▸ **PASSAGE FOR REVIEW**
---

Almost exactly a year ago I noted that there is a marketplace for everything these days, including human biospecimens.  A year later that marketplace, iSpecimen, has filed to go public.

Yes, a Specimens Marketplace

iSpecimen connects life sciences researchers (buyers) with patients and specimen providers such as hospitals, labs, and biorepositories (suppliers).   These researchers come from companies, academia, and the government  What are these specimens?  I’m sorry you asked:

  • “Biofluids — such as whole blood, plasma, serum, urine, saliva, sputum, nasopharyngeal material, and cerebral spinal fluid;
  • Solid tissue — such as fresh, fixed, and cryopreserved tissue; and formalin-fixed paraffin-embedded blocks, slides, and curls; and
  • Hematopoietic stem and immune cells — such as bone marrow, cord blood, whole blood, or sub-components of these tissues…”

In other words, this is not the kind of stuff you pick up on Amazon.

The Biospecimen Market is Well-Suited for a Marketplace

iSpecimen pegs the biospecimen market at $3-$4 billion in annual revenue.  The market is growing at low double-digit rates due to advances in research and precision treatments. As B2B marketplaces go, it’s a small TAM, bu the market has many favorable attributes for a marketplace.

  • Both sides of the market are very fragmented.  Without a marketplace, many providers of specimens and researchers might not find each other.
  • Specimens are heterogeneous.
  • There’s no highly defined process for buying and selling these regulated goods. (Likely because it is such a niche market).
  • A marketplace creates real value for both sides of the transaction.  Researchers receive a searchable database of specimens and a compliant procurement process.  Providers get an additional source of revenue for their specimens and a ready market of buyers.
  • The average transaction size is a relatively small $314 per specimen.
  • There does not appear to be another marketplace in the market–yet.

---

▸ **DATA EXCERPT**
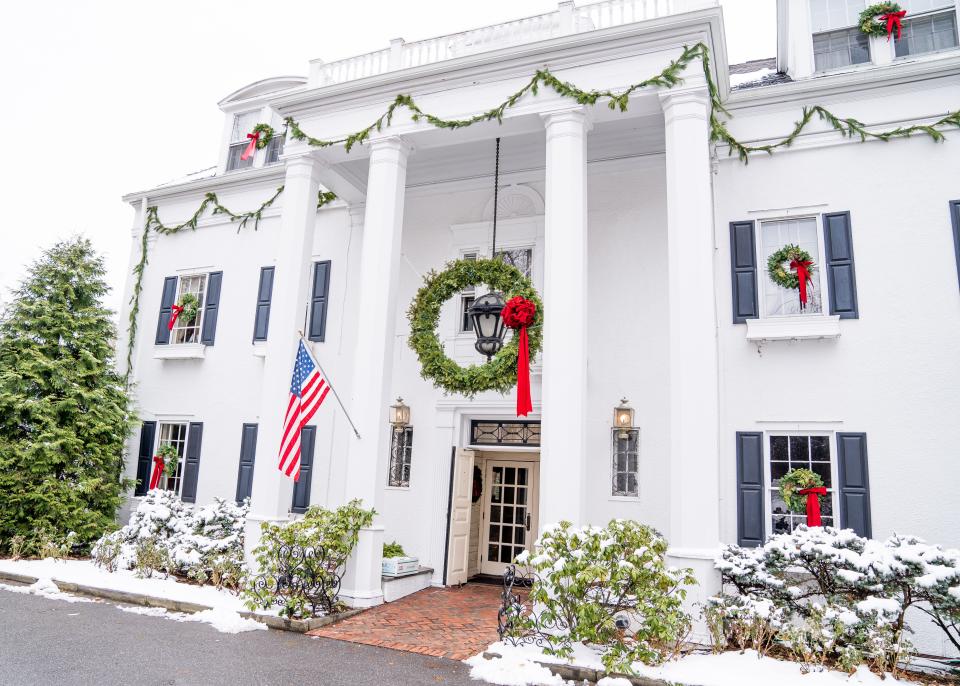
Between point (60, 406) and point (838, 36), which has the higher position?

---

▸ **WORK TASK A**
In the article on iSpecimen's biospecimen marketplace, what is the average transaction size per specimen?
▸ **WORK TASK B**
Extend the article on iSpecimen's biospecimen marketplace, picking up after its final line.

▸ **OUTPUT A**
The average transaction size is $314 per specimen.

▸ **OUTPUT B**
But it is Still Early for iSpecimen

While the biospecimens market has many attractive features, iSpecimen is still very early in its development.  In fact, iSpecimen’s S-1 has many “red flags” that probably would have made it impossible to go public in other market environments.  Specifically:

  1. iSpecimen is tiny.  For the nine months ended September 30, 2020, iSpecimen generated revenue of $5.5 million.  This represented revenue growth of 82% over the same period in the prior year.  But for all of 2019, the company’s revenue did not grow.  iSpecimen says it cut back on sales and marketing in 2019 due to a bad product release in mid-2018.  Ouch.
  2. The company had a loss from operations of $1.5 million in the nine months ended September 20, 2020.
  3. iSpecimen acts as a principal between the buyer and suppliers, so it’s not a true marketplace that acts as an agent.  The company receives an order for a specimen then acquires it from a provider.  iSpecimen resells the biospecimen to the researcher.  iSpecimen says it shares 25-50% of revenue with the provider.
  4. While the number of providers on the marketplace has grown to 168, this is still a tiny fraction of the market.  In addition, one supplier represented 14.4% of the total cost of revenue.  In 2019, just three providers represented 40% of revenue.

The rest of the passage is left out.